Мальчишки из Васильков. Повести. - Анатолий Домбровский
Шрифт:
Интервал:
Закладка:
— Правда? — нараспев проговорила Лена. — А где письмо?
— Вот, — протянул ей отец письмо. — Почитай.
Лена сначала взглянула на адрес, убедилась, что письмо адресовано не ей, вынула из конверта листок и отвернулась, чтобы ни отец, ни Алешка не видели ее лица, когда она станет читать.
«Уважаемый Кузьма Петрович! — писал Коля Иванович. — Диссертацию я, слава богу, закончил. Уже получил отзывы — положительные. Защита состоится через месяц, а может быть еще позднее. Короче говоря, у меня теперь появилось свободное время. Надо мне набраться сил перед защитой. И вот я подумал, что мог бы провести недельки две у вас на островах, позагорать, порыбачить, повалять дурака. С пятнадцатого мне дают отпуск. Так что ждите меня шестнадцатого или семнадцатого. Хотел написать, что, возможно приеду не один, но боюсь, что из этой затеи ничего не выйдет.
Большой привет супруге и Леночке.
Ваш Коля Иванович».
Улыбаясь, Лена вернула письмо отцу, подошла к Алешке и протянула ему руку.
— Спасибо, почтальон, — сказала она.
— Кушай на здоровье, — ответил Алешка. — Ну, я пойду, — вздохнул он, как вздыхают, закончив важное дело. — Мне пора.
— Остался бы на ушицу, — предложил Кузьма Петрович.
— Спасибо, в другой раз.
— Я провожу тебя до стрелки, — сказала Лена.

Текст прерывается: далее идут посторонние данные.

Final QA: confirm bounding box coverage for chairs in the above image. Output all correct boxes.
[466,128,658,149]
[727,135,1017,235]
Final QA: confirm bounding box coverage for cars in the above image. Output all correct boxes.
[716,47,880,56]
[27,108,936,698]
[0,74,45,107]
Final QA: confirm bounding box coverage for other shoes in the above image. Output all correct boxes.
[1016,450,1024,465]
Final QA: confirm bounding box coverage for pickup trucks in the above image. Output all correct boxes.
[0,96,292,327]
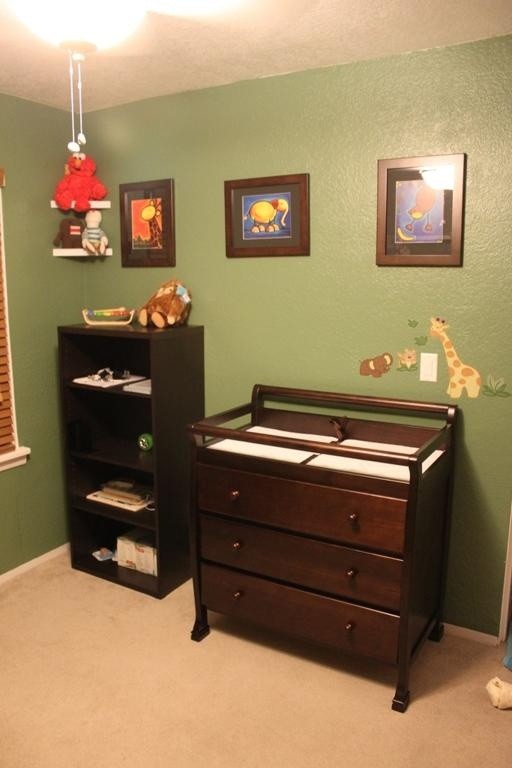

Степка посмотрел им вслед и чиркнул спичкой. По сухим листьям тростника пополз быстрый желтоватый огонек.
— Ты большой молодец, — сказала Лена, когда у сторожки их уже не могли слышать.
— А Степка боится нос от земли поднять, — усмехнулся Алешка. — Чего он тут? Домой собирается?
— Завтра. Сегодня папка решил к Желтому мысу сплавать.
— Наговорил, наверное, на меня целый короб?
— На тебя? Он, если хочешь знать, ни разу даже не вспомнил о тебе.
— А ты? — спросил Алешка.
— Я? Зачем мне о тебе вспоминать? — улыбнулась Лена.
Алешка разбежался и прыгнул в воду вниз головой. Лена уже стала тревожится за Алешкину жизнь, когда его голова в синей резиновой шапочке вынырнула далеко от берега. Алешка не оглянулся, замахал руками, поплыл.
Лена подошла к воде, поймала головастого птенца, села на песок и заплакала.
Отчего девчонки плачут? Оттого, что у них глаза на мокром месте. И еще оттого, конечно, что им бывает больно, страшно и тоскливо. И еще они плачут от радости. Плачут, потому что не могут смеяться.
— Иди, гуляй, — сказала она наконец птенцу. Птенец отряхнулся, повертел головой и заковылял к воде.
Лена умылась, вытерла лицо подолом платья, посмотрела в ту сторону, куда уплыл Алешка, — он уже пропал из виду — и, сняв башмаки, пошла по кромке прибоя, печатая следы на мокром мелком песке. Несколько птенцов увязались было за ней, но она прогнала их.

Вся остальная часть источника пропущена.